Il ruolo degli attori no-profit e l’importanza del volontariato nello sport

3.3.1. Gli enti no-profit in ambito sportivo: una panoramica

Come è già emerso nella prima parte di questo lavoro, è evidente che parlando di sport deve essere necessariamente preso in considerazione l’operato degli attori no-profit. Le dinamiche che regolano in ambito sportivo l’azione degli enti no – profit sono la medesime che caratterizzano gli altri settori delle loro attività. Proprio per questo motivo appare opportuno comprendere che cosa si intende per terzo settore e successivamente capire il motivo per cui, in ambito sportivo, riveste un’importanza primaria.

Quando si parla di terzo settore, lo si fa riferendoci a quelle realtà che non sono riconducibili ne’ allo Stato (o sue diramazioni) ne’ al mercato, nate in gran parte dei casi

con l’intento di fornire beni e servizi, pur non avendo scopo di lucro. Generalmente il terzo settore si sviluppa con l’intento di sopperire all’incapacità dello stato di far fronte all’intera domanda di beni pubblici, avendo però la capacità e la possibilità di rispondere in modo migliore alle esigenze delle minoranze (Unicredit Fundation, 2013). Gli attori del terzo settore si configurano secondo le tipologie identificate dalla legge in vigore come associazioni non riconosciute, associazioni riconosciute, fondazioni, organizzazioni non governative e cooperative. Queste ultime sono in Italia l’unica forma riconosciuta di impresa privata a finalità sociale.

In ambito sportivo la configurazione prescelta nei maggiori dei casi è quella associativa, senza però dimenticare che il legislatore, con la L. 91/1981, ha espressamente indicato che la forma da adottare nel caso di pratica sportiva a livello professionistico sia quella della società per azioni o della ben più comune società a responsabilità limitata.

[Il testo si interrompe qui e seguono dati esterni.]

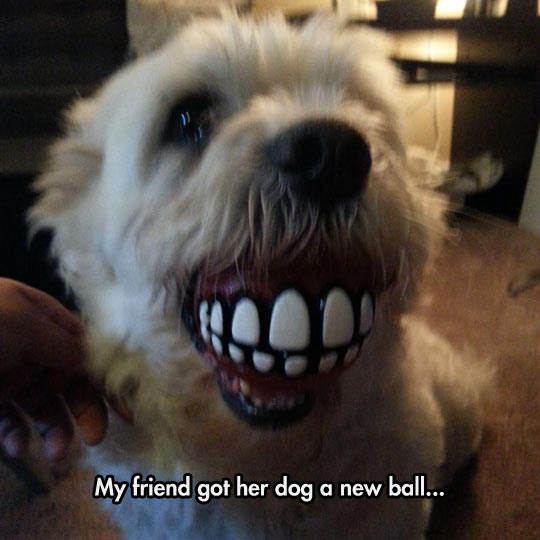 funny-dog-teeth-toy-ball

Nell’ambito dell’amplissimo settore dello sport dilettantistico il legislatore ha lasciato in tal senso assoluta libertà, andando a prevedere nella legge finanziaria per l’anno 2003 (art. 90 L. 282/2002) la possibilità di costituire società sportive dilettantistiche sottoforma di società di capitali senza scopo di lucro.

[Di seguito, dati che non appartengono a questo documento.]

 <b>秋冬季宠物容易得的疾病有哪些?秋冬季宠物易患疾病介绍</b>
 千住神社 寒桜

Aldilà di questa possibilità, come detto precedentemente, la forma giuridica prescelta in ambito sportivo è in gran parte quella dell’associazione senza personalità giuridica. Nei casi in cui l’attività svolta dalle associazioni è particolarmente intensa, diversificata, coinvolge un ingente numero di soggetti, queste vengono istituite, in alcuni casi, come associazioni con personalità giuridica. Censis e CONI, nel primo Rapporto Sport e Società (2008), hanno evidenziato che, su un campione di 8.500 società/associazioni, il 98,1% era costituito da associazioni con e senza personalità giuridica e solo 1,9% da società di capitali.

Vi è poi una fitta rete di cooperative che operano al fianco non solo degli operatori dello sport di base ma anche nell’ambito dello sport di alto livello per la fornitura di servizi. Le cooperative operanti in ambito sportivo non sono pertanto da ricondurre, se non in rari casi, alla promozione e allo svolgimento dell’attività sportiva in senso stretto, quanto piuttosto all’erogazione di servizi strumentali alla pratica.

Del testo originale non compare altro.